The exciting new documentary film, “Listen: The Movie”, will be shown on April 24 at 7:00 PM in the Shineman Chapel on the Hartwick College campus and is free and open to the public. The film maker, Ankur Singh will be in attendance and will lead a discussion following the screening. Listen was written, produced, filmed and narrated by a young man who takes the second semester of his freshman year in college off to explore the current state of education in the United States. Driven by his own frustration with what he sees as a deadening and worthless enterprise of hoop jumping for the sake of the hoop, he sets off across the country with camera in hand. The film reveals that despite the dehumanizing nature of the education reforms associated with No Child Left Behind and Race to the Top, we are still very much human: idiosyncratic, resourceful, resilient and ultimately free. Singh illustrates this by allowing his subjects to speak for themselves, and there are all kinds. Many of his subjects have suffered deeply at the hands of the educational system but each has found ways to resist or reject it and to come out emboldened by their struggle.
Singh situates himself as a bright, sensitive boy in a privileged mid-Western town who lives a double life. In high school he is frustrated and bored, a mediocre student. Outside of school, he lives a rich creative life as a developing, self-taught filmmaker. We get to see old footage of him with his adolescent friends joyfully struggling through building a film studio, they can’t line up the two by fours, they crack jokes and they experiment. It’s a gang of boys fully engaged in learning. No adults, just kids with tools and materials making something original, solving problems and experiencing joy through a shared project. The film juxtaposes these early scenes with testimonials from individuals and families who couldn’t fit their square pegs into the round holes of the educational system. They tell of being nearly flattened but somehow managing through will and intelligence to survive it. A deeply philosophical young woman who dropped out of high school in tenth grade because she couldn’t and wouldn’t conform tells of her journey to pursuing a college math degree because she believes that that was the only way she could fully understand nature.
At its center, “Listen” is incredibly hopeful; we are reminded of what learning really entails. One of the things I most appreciated about the film was that, though Singh doesn’t shy away from the hard truths about the corporate reform juggernaut, he firmly rejects being vanquished by it. A mother who homeschools her daughter reveals how wonderfully and naturally a curious child bubbles with enthusiasm as she experiences hands on science. He doesn’t use any educational experts because his subjects are experts in recounting their own narratives; their expertise in their own experiences shines though.
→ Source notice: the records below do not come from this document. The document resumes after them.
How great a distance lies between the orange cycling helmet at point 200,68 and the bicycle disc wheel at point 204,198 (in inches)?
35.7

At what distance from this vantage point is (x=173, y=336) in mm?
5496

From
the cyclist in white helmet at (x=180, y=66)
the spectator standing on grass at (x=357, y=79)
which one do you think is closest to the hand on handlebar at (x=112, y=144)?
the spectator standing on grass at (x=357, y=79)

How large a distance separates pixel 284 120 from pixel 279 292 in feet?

Singh has done his homework, as the committed learner that he is, and succinctly explains the history of and motivation behind the reform movement. He addresses the class issues that drive the corporatization of public education. Several students from an inner city Chicago high school speak with clarity and deep understanding of structural inequities to which they are subject. In response, they strategically withhold compliance by banding together and refusing NAEP testing in their school, despite pressure and intimidation from their teachers and administrators. They simply won’t cooperate with the schools agenda unless they received something in return. Their demands? To feel safe and visible in a school where they do not feel protected or valued. They tasted the power of their shared vision of fairness and like all the other subjects in the film, these Chicago teenagers tell a story of wresting their identities and their destinies back from those who would do it for them.
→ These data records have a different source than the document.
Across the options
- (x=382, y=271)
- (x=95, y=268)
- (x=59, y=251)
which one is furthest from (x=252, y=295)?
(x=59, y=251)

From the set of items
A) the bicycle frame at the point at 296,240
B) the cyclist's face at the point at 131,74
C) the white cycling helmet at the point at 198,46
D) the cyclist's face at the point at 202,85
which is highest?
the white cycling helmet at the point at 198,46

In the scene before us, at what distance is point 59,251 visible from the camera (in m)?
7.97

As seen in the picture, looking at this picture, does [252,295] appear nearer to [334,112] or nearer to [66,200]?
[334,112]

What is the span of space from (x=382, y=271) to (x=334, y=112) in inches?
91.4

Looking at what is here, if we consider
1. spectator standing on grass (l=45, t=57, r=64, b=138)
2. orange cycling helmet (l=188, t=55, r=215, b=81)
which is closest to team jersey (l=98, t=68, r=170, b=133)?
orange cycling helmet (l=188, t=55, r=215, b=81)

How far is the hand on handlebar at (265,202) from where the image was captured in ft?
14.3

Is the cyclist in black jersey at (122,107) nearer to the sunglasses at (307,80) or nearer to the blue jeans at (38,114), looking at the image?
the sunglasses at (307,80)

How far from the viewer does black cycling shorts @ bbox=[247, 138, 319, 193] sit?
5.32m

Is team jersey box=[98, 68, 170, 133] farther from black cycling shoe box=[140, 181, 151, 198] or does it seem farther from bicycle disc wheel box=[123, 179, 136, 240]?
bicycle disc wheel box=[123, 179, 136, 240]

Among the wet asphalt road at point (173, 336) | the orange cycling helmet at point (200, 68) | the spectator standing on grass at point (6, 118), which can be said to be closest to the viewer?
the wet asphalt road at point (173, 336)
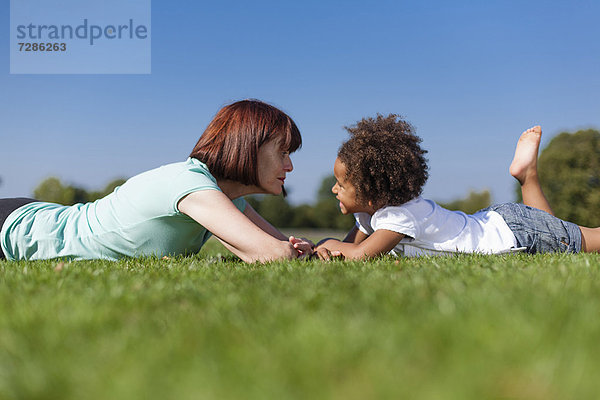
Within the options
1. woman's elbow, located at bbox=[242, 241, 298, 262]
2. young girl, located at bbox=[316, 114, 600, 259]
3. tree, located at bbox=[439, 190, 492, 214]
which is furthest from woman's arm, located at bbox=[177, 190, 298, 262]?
tree, located at bbox=[439, 190, 492, 214]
At the beginning of the film I was put off by Singh’s youthful voice reading from a script that sometimes sounds stilted. As the film unfolded however, I began to warm to and finally to celebrate its flaws, for example when he indulges in an unnecessary digression into ruminating on whether this project might be a pointless narcissistic exercise. Of course we forgive because these flaws only add to the film’s authenticity. This really is a kid’s project, albeit a brilliant and adventurous one with obvious financial support and parents with enough imagination to cut this young explorer loose to pursue his vision, and that makes it all the more compelling and inspiring.
Many of us in the standardization resistance movement are subject to discouragement when we see so many teachers and families capitulate. We wonder why people aren’t angrier. “Listen” demonstrates that resistance is out there in myriad forms and that it begins inside individuals who can imagine other possibilities for themselves. The trick is in touching people in ways that let them imagine their own alternatives to compliance with education reforms that they know aren’t good for their students and their children.
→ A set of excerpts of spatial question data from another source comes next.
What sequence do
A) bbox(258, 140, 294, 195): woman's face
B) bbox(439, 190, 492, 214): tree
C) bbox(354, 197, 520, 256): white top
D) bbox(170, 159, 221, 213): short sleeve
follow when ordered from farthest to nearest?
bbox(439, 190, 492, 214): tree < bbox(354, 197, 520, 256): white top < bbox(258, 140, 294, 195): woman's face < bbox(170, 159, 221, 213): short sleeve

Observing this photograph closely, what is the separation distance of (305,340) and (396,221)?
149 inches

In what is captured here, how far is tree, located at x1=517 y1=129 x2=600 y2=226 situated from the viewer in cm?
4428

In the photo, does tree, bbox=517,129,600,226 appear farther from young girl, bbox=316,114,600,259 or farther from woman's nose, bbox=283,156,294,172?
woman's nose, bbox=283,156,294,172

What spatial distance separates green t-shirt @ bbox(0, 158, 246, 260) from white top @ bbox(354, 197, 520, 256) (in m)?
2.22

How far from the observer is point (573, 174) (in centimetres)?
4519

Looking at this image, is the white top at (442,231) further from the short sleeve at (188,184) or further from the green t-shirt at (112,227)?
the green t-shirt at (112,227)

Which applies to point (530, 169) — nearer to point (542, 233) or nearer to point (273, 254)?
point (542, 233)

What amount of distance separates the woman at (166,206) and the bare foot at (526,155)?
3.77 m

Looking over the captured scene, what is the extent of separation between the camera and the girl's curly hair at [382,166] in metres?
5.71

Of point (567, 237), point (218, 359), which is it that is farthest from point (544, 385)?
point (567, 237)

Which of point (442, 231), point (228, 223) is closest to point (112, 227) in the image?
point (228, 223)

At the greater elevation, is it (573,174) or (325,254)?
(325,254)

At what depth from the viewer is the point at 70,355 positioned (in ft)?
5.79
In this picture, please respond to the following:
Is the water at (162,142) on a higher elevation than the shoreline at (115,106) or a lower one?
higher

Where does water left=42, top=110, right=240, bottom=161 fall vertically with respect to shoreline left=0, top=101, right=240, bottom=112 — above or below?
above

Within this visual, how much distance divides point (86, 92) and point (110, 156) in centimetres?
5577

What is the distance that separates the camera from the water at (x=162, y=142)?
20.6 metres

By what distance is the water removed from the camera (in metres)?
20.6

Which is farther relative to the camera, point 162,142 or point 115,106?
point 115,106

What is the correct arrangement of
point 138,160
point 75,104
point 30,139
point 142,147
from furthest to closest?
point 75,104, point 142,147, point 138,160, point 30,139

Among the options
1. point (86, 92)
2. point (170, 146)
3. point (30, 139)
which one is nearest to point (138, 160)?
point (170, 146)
One unanticipated outcome of the testing and accountability movement has been a near explosion in muckraking journalism, political activism and creative expression. It makes me think of the dissident poets and composers on the Soviet era. It would seem that we humans are ignited by oppression to create, to speak, to act. This film deserves to be widely disseminated, because it reminds us of the incredible human reserves, mettle and audacity that so many possess and because it inspires us to double our own efforts to take back control of our public education system from those who have almost succeeded subjugating it.